If you could provide assistance in resolving this problem, I would greatly appreciate it.

Additional context StorageClass configuration

apiVersion: storage.k8s.io/v1
kind: StorageClass
metadata:
  name: netapp-nfs3-aggr01
  uid: d3c895fe-7ebf-4cfd-a89e-6f32430a4cca
  resourceVersion: '594498'
  creationTimestamp: '2022-11-03T12:17:09Z'
  annotations:
    storageclass.kubernetes.io/is-default-class: 'true'
  managedFields:
    - manager: HashiCorp
      operation: Update
      apiVersion: storage.k8s.io/v1
      time: '2022-11-03T12:17:09Z'
      fieldsType: FieldsV1
      fieldsV1:
        f:allowVolumeExpansion: {}
        f:metadata:
          f:annotations:
            .: {}
            f:storageclass.kubernetes.io/is-default-class: {}
        f:parameters:
          .: {}
          f:backendType: {}
          f:fsType: {}
          f:media: {}
          f:provisioningType: {}
          f:snapshots: {}
          f:storagePools: {}
        f:provisioner: {}
        f:reclaimPolicy: {}
        f:volumeBindingMode: {}
  selfLink: /apis/storage.k8s.io/v1/storageclasses/netapp-nfs3-aggr01
provisioner: csi.trident.netapp.io
parameters:
  backendType: ontap-nas
  fsType: xfs
  media: ssd
  provisioningType: thin
  snapshots: 'true'
  storagePools: netapp-nfs3-aggr01:aggr01_n01_SSD
reclaimPolicy: Delete
allowVolumeExpansion: true
volumeBindingMode: Immediate
bert-jan commented 6 months ago

Are you able to create the volumesnapshot manually via k8s and not using velero? We're using a similar setup and it works (for the most part) fine with trident 23.10.

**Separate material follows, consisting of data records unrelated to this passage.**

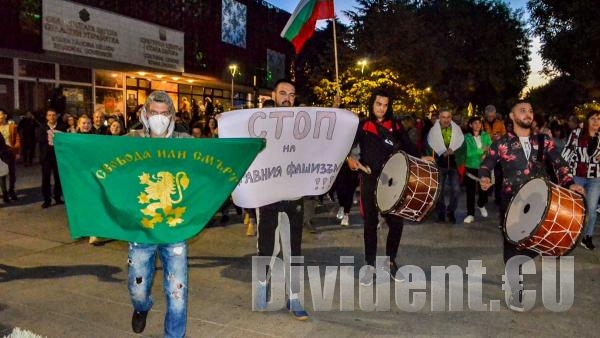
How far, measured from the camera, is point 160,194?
374cm

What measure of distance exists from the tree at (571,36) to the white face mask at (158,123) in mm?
23000

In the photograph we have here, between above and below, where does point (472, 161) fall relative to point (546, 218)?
above

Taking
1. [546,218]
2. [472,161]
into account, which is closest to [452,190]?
[472,161]

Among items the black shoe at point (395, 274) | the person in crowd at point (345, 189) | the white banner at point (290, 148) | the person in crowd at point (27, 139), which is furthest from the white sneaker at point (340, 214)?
the person in crowd at point (27, 139)

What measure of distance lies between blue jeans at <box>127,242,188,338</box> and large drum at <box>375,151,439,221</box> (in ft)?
7.74

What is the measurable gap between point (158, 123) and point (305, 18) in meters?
5.63

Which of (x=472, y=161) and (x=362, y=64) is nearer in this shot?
(x=472, y=161)

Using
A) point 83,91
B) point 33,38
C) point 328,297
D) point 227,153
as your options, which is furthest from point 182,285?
point 83,91

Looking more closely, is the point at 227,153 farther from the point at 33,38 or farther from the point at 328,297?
the point at 33,38

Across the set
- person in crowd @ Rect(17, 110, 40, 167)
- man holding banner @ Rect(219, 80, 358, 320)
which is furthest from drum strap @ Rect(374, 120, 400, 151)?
person in crowd @ Rect(17, 110, 40, 167)

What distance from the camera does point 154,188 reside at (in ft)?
12.2

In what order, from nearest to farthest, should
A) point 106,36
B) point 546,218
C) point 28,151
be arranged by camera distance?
point 546,218 < point 28,151 < point 106,36

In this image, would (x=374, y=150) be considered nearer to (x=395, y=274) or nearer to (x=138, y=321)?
(x=395, y=274)

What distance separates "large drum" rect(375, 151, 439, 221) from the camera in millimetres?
5375
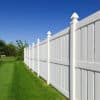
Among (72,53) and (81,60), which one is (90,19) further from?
(72,53)

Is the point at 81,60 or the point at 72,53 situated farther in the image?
the point at 72,53

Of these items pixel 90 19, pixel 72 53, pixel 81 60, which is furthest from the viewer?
pixel 72 53

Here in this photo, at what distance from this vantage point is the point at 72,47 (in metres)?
6.50

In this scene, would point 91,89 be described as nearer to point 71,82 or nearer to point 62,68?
point 71,82

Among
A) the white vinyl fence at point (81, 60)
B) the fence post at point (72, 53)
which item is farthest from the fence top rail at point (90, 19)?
the fence post at point (72, 53)

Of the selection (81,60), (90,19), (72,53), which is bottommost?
(81,60)

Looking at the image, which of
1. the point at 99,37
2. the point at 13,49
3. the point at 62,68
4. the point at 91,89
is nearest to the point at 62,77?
the point at 62,68

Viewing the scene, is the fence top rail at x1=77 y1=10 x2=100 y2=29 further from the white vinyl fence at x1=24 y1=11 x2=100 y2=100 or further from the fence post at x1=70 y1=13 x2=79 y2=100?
the fence post at x1=70 y1=13 x2=79 y2=100

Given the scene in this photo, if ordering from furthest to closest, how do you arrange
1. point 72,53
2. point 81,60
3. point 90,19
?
point 72,53
point 81,60
point 90,19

VolumeSnapshotClass: apiVersion: snapshot.storage.k8s.io/v1 kind: VolumeSnapshotClass metadata: name: trident-vsclass driver: csi.trident.netapp.io deletionPolicy: Delete

Are the pods running? kubectl get pods -n kube-system | grep snapshot-controller

Snapshot resource: apiVersion: snapshot.storage.k8s.io/v1 kind: VolumeSnapshot metadata: name: test-csi-volume-snapshot namespace: your-namespace spec: volumeSnapshotClassName: trident-vsclass #change it with your volume snapshot class name source: persistentVolumeClaimName: target-pvc-name # change it with target pvc name

Check for snapshots kubectl get volumesnapshot # or vs kubectl get volumesnapshotcontent # or vsc

praveene12 commented 6 months ago

@davidmkrtchian Please confirm if you are able to create volumesnapshot manually via k8s and not using valero. Could you share the status of trident pods ? kubectl get pods -n trident

Could you share the status -

kubectl get pvc
kubectl get volumesnapshot 
kubectl get volumesnapshotcontent

The readytouse flag for volumesnapshot must be great.

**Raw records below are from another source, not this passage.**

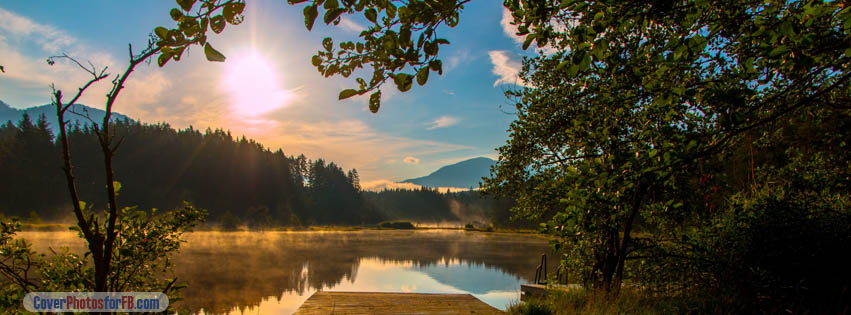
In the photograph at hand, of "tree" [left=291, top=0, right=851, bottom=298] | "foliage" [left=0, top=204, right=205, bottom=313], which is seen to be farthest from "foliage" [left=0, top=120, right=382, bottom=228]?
"foliage" [left=0, top=204, right=205, bottom=313]

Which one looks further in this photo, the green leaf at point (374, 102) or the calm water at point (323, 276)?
the calm water at point (323, 276)

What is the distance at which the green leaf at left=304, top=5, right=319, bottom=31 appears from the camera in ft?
6.36

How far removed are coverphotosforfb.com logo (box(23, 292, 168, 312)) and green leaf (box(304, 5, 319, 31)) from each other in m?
1.85

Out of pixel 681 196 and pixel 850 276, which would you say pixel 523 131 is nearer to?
pixel 681 196

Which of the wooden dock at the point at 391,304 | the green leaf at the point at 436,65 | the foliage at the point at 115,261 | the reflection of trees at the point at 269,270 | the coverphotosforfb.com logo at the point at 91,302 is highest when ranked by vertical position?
the green leaf at the point at 436,65

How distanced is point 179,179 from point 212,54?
101 m

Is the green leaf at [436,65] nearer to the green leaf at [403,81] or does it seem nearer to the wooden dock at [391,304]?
the green leaf at [403,81]

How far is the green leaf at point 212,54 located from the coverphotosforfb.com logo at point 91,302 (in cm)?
148

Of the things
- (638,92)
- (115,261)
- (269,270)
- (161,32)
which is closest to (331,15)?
(161,32)

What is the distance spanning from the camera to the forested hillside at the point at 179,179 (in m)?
71.9

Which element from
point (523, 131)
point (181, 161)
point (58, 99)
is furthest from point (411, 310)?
point (181, 161)

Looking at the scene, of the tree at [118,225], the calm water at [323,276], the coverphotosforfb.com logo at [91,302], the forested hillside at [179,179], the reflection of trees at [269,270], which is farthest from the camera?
the forested hillside at [179,179]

Could you share the definitions used for backend, pvc, volumesnapshot and volumesnapshotclass.

This should help us investigate the issue better and try to reproduce the issue in our lab.

vasum0406 commented 1 month ago

@davidmkrtchian do appreciate if you respond to this thread for Trident team to investigate further.